→ **Set exercise**
Reproduce the stretch of the data from the line containing "In the photo shown, from" through the end of the data, substituting "closer" for every occurrence of "nearer" and leaving all else unchanged.

→ **Materials provided**
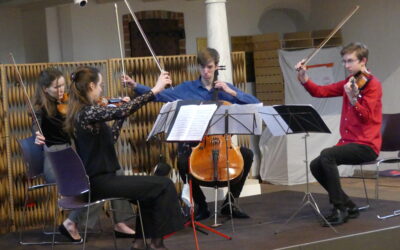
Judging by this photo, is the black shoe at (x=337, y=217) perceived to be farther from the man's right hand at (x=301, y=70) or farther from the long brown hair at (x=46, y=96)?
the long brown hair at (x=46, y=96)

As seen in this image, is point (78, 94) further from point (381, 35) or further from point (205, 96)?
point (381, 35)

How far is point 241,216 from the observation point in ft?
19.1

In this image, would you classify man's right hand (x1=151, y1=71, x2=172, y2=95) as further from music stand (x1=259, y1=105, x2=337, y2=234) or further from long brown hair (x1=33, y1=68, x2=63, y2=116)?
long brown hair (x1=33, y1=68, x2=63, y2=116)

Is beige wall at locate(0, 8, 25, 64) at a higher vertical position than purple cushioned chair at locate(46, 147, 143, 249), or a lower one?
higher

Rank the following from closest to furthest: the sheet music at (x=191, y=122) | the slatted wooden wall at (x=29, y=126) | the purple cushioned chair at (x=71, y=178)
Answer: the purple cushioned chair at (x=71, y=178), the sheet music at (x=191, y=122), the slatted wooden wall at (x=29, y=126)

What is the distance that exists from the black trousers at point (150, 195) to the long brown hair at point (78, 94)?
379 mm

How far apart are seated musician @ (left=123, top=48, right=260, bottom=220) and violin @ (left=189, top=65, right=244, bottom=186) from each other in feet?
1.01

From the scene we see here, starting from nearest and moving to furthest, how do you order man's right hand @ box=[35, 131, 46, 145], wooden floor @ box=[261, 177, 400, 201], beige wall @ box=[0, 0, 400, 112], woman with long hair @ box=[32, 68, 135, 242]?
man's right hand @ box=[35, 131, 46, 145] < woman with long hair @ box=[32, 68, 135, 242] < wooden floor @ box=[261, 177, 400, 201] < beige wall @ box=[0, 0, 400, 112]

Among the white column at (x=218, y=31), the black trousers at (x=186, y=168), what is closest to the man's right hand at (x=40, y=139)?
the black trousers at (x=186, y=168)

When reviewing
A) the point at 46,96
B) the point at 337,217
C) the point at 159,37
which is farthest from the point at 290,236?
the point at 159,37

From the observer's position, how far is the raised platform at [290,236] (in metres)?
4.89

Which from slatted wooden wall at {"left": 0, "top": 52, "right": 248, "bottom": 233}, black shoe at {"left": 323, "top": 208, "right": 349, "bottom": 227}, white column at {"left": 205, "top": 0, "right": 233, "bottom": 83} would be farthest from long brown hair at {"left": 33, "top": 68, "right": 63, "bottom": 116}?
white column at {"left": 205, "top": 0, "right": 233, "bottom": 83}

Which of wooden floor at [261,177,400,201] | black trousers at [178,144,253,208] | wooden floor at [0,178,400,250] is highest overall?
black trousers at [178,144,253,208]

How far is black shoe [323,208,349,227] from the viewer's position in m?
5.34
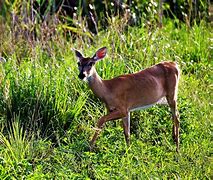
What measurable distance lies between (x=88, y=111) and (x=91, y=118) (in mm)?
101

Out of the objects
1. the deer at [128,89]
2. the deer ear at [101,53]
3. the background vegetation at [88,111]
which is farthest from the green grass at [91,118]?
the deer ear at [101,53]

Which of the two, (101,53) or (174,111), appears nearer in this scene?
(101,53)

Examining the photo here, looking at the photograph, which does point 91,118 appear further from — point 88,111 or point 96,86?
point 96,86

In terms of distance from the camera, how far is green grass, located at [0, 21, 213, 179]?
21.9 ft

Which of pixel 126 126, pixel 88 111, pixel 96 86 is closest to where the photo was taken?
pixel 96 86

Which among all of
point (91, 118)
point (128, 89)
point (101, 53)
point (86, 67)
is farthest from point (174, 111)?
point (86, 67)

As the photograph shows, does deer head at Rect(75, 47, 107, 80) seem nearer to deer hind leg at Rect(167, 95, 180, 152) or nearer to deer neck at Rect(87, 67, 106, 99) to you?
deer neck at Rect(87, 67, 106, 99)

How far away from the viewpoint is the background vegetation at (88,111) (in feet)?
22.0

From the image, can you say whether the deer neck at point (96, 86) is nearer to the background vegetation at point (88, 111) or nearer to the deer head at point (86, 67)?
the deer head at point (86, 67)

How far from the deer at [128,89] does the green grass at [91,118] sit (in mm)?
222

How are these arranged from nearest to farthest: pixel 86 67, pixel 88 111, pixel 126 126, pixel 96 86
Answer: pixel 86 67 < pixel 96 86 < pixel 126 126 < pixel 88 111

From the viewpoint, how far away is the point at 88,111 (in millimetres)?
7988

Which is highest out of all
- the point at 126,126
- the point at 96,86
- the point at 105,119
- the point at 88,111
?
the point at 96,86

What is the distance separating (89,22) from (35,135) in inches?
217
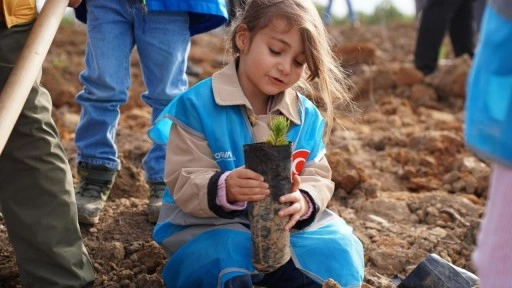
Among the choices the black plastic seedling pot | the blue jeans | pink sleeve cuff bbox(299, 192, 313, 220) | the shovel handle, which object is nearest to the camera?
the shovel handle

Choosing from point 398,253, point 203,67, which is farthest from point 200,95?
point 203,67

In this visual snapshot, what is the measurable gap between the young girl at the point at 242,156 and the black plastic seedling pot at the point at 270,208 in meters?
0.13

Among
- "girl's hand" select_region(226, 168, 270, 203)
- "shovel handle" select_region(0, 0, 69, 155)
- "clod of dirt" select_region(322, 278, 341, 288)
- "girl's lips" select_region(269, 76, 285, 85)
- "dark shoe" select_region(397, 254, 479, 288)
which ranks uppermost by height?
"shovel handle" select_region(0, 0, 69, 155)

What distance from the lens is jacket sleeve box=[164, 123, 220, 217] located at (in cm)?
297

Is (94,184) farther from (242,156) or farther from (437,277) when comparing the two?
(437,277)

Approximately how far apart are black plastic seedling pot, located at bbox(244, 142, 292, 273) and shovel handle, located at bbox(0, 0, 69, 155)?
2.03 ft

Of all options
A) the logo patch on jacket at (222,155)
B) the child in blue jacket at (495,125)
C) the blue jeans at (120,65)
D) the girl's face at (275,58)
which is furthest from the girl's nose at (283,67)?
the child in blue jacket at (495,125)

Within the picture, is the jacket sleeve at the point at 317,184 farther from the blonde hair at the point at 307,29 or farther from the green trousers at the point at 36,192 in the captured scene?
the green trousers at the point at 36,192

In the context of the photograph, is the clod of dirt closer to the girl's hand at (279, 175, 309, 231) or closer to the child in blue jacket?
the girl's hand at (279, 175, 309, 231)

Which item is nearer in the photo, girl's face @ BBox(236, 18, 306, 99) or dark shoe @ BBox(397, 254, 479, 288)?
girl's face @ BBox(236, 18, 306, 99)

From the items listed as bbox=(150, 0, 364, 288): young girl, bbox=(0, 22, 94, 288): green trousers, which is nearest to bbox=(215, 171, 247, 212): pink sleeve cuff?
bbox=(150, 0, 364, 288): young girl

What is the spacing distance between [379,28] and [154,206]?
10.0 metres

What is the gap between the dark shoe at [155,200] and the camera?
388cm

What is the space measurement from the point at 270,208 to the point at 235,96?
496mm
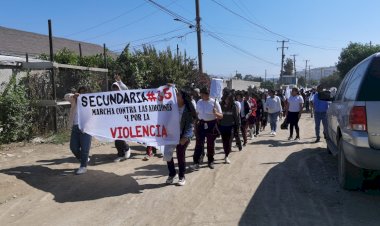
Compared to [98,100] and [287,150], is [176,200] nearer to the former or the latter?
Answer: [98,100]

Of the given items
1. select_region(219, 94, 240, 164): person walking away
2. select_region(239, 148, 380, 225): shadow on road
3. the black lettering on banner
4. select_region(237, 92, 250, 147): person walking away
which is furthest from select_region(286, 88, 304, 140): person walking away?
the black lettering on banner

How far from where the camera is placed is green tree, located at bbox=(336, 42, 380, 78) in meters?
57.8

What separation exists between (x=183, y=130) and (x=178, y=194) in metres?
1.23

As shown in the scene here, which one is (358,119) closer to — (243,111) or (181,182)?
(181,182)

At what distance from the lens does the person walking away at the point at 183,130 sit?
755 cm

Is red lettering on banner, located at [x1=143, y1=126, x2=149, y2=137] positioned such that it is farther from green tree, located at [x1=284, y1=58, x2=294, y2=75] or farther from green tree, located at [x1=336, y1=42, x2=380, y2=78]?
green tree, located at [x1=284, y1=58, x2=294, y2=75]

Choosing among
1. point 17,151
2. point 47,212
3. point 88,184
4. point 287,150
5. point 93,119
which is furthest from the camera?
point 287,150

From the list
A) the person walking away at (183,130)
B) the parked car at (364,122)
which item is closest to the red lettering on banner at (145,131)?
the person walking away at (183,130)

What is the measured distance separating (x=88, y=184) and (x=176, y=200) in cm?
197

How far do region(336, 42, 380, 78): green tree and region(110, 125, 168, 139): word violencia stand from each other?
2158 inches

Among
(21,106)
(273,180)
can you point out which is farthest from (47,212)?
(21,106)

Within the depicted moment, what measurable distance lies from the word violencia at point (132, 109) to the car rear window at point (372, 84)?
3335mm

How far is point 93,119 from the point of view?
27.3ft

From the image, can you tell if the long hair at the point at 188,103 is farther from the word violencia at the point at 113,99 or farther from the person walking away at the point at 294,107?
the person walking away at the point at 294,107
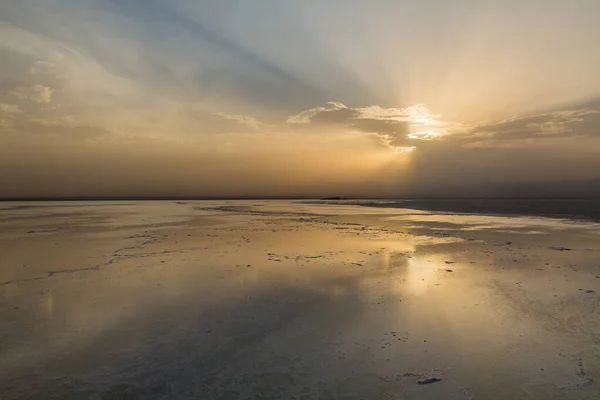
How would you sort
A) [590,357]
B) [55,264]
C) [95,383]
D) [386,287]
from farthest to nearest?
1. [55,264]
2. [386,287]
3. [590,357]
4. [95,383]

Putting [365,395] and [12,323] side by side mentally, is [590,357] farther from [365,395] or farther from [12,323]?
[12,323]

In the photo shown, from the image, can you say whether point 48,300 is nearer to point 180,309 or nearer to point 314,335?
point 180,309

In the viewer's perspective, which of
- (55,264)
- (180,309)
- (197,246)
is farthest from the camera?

→ **Exercise output**
In the photo shown, from the image, can you say whether point 48,300 is closer to point 180,309 or closer to point 314,335?
point 180,309

In the viewer's perspective, which of
- (55,264)
- (180,309)
- (197,246)
is farthest from the camera?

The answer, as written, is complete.